Do you agree? Why is it boring? I think it's because you end up in a box with a flat ceiling, flat walls, and flat floors with no depth, texture, or unique shadow lines. It's ironic that there's plenty of depth and texture behind all that drywall, but we always cover it up. There's studs, plywood, columns, beams, etc, but we typically consider those items to be "rough framing" materials even though they can offer a lot of interest if not covered up by boring drywall. The problem is that normal studs and plywood for example ARE rough framing materials. In certain applications, these materials may be appropriate to celebrate instead of hide away. Fortunately, there are different options when it comes to rough framing materials. The studs come in different grades and appearances.
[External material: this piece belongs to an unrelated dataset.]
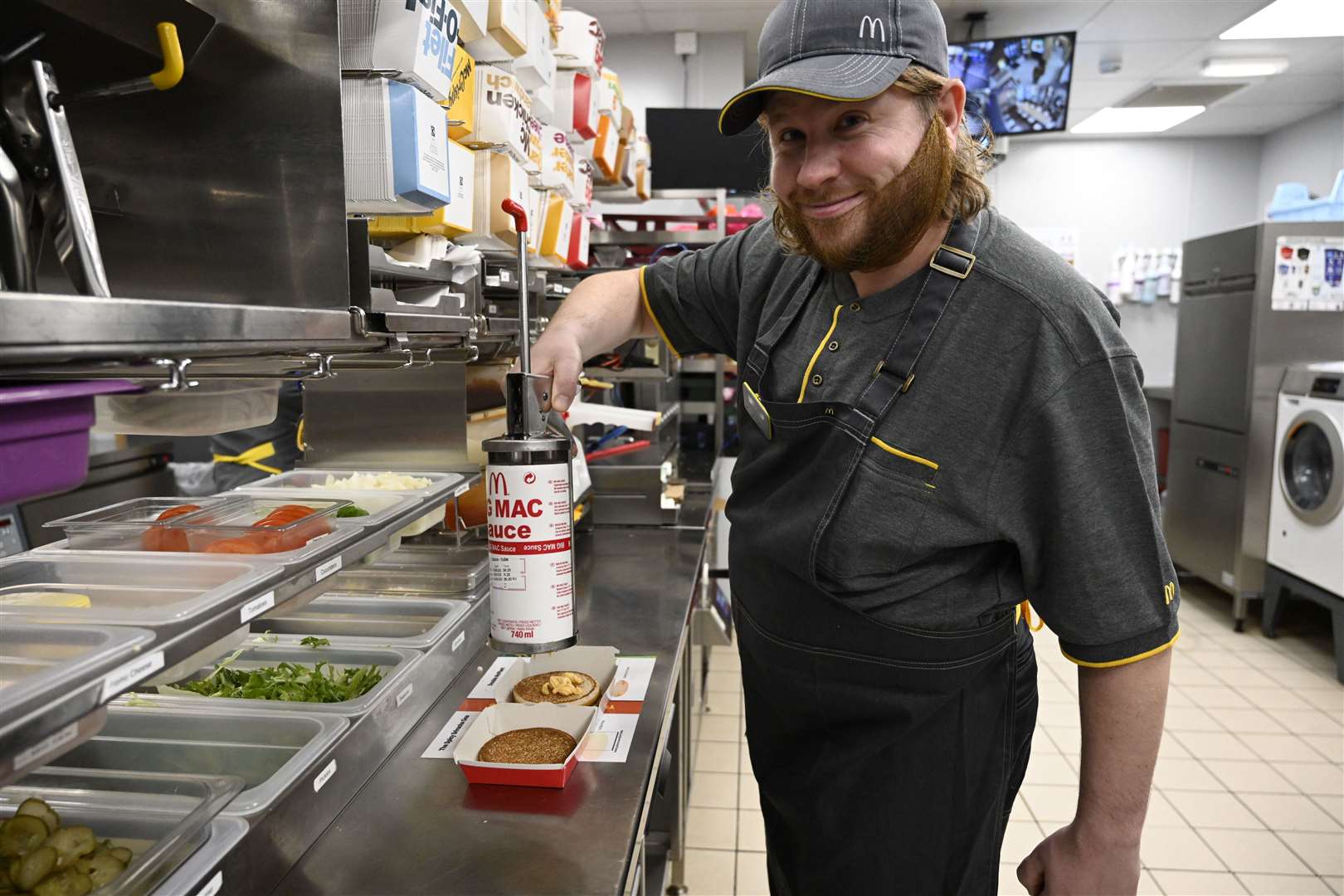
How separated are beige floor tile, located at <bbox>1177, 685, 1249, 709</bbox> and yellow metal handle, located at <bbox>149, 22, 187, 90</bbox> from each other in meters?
4.57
If you are going to leave the studs exposed, you can spring for a nicer grade of wood that's straighter with nicer grain patterns and many different options of wood species. Instead of ordinary plywood, you could use a plywood with a nicer veneer of nearly any wood species you like. Alternatively, you could use tongue and groove boards (similar to flooring) instead of plywood. All of these items have so much more texture than drywall, but you may be wondering if it costs more. Well, it depends. Drywall is pretty cheap, but it does need cut, attached, taped, mudded, sanded, textured, and painted. The stud and plywood method needs none of that extra labor or material, so it can be cheaper. Studs and plywood are required regardless of your finish materials, but the difference is the quality of the studs and plywood if you choose to leave them exposed. You can spend a little more money on the grade of the studs and plywood to offset the money you're not spending on the boring drywall.
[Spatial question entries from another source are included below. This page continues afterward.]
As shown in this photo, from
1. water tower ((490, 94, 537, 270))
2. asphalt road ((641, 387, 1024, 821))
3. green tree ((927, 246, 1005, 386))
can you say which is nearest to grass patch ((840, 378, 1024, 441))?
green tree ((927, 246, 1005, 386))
Now you may be thinking about insulation. Where does it go if you're going for the honest look of leaving the framing exposed? Newer, more advanced construction methods, allow for insulation to be placed on the OUTSIDE. This is a great approach since the ordinary approach of putting insulation INSIDE the walls means your're leaving about 10% of your wall un-insulated. This is because you can only insulate the space between the studs, and the studs (which are about 10% of the wall) do not provide any substantial amount of insulation value. Additionally, typical insulation batts (the fluffy pink stuff we are used to seeing), will sag over time. This leaves the top part of the wall completely un-insulated, AND this is where most of the heat escapes your house in the winter since we all know from 4th grade science class that warm air rises. The thermal image below indicates hot and cool spots. Notice how the studs are visible as cold, and you can see the slumping of the insulation at the top of the wall.
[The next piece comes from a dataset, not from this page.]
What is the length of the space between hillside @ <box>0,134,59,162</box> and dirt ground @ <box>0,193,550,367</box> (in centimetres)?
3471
So how does insulating on the OUTSIDE help us? It's because we can use foam insulation boards that are continuous. This means there are no interfering studs which leave un-insulated strips every 16". The foam board also has a much higher insulation value than regular batt insulation, so it does not need to be as thick as usual. Polyisocyanurate foam boards (ok, say it out loud: Poly - Iso - Cyan - Urate) offer about double the insulation value, AND they are also impermeable to air and water infiltration when installed properly. This gives your house an air-tight seal, so you can really retain more of the heat indoors with less insulation since there's virtually no gaps left for heat to leak out. These foam boards also have a reflective coating to initially reflect the heat back indoors. Over top of the foam board, the next step is to add a strip called a nailer. This helps to hold the foam board against the wall while also provided a surface to nail the exterior siding. When nailing the exterior siding against the nailer, this leaves an air gap between the siding and insulation. I call this air gap a drain plane. Typical siding is nailed flat against a wall, and any leaks or condensation (like on the outside of a Corona bottle) gets trapped inside your wall. Since this moisture cannot escape easily, it starts to rot away the building and cause mold or mildew to occur. The drain plane prevents this. Water intrusion is inevitable, so we have learned over time to plan for it instead of ignoring it. Knowing the water will occur due to condensation since your house is warm inside and cool outside, we need to provide a way to evaporate the unwanted moisture. The drain plane allows for the airflow necessary to keep your wall dry, as well as to prevent a solid from touching a solid. In other words, siding is a solid material, and so is plywood sheathing. We also learned in 4th grade science class that heat is retained and travels more easily through solids than liquids or gases. By putting an air space between the siding and plywood sheathing, the heat cannot magically jump across from the solid plywood to the solid siding. There's a lot of dynamics at play here. This approach can work with any type of siding - inside or out.
So maybe you're not into the honest look of leaving your studs and plywood exposed. It's not appropriate for every situation. This means you're back to studs covered with drywall. Rather than finishing the drywall, it can be used as the underlayment for almost any building material. The cost of finishing/painting drywall is relatively inexpensive, so there's typically not a savings to cover the drywall (or backer board) with marble, tile, wood panels, metal panels, stone, translucent glass, etc. The added cost will result in a better result that gives you a durable material that functions well in your space, and that added cost can be strategically allocated to specific areas that require that added functionality. My approach to architecture involves finding those special spaces with special requirements, grouping them, and specifying the appropriate material to enable that special space to function as best as possible. (Form follows function).
Drywall is a conservative solution. Live a little.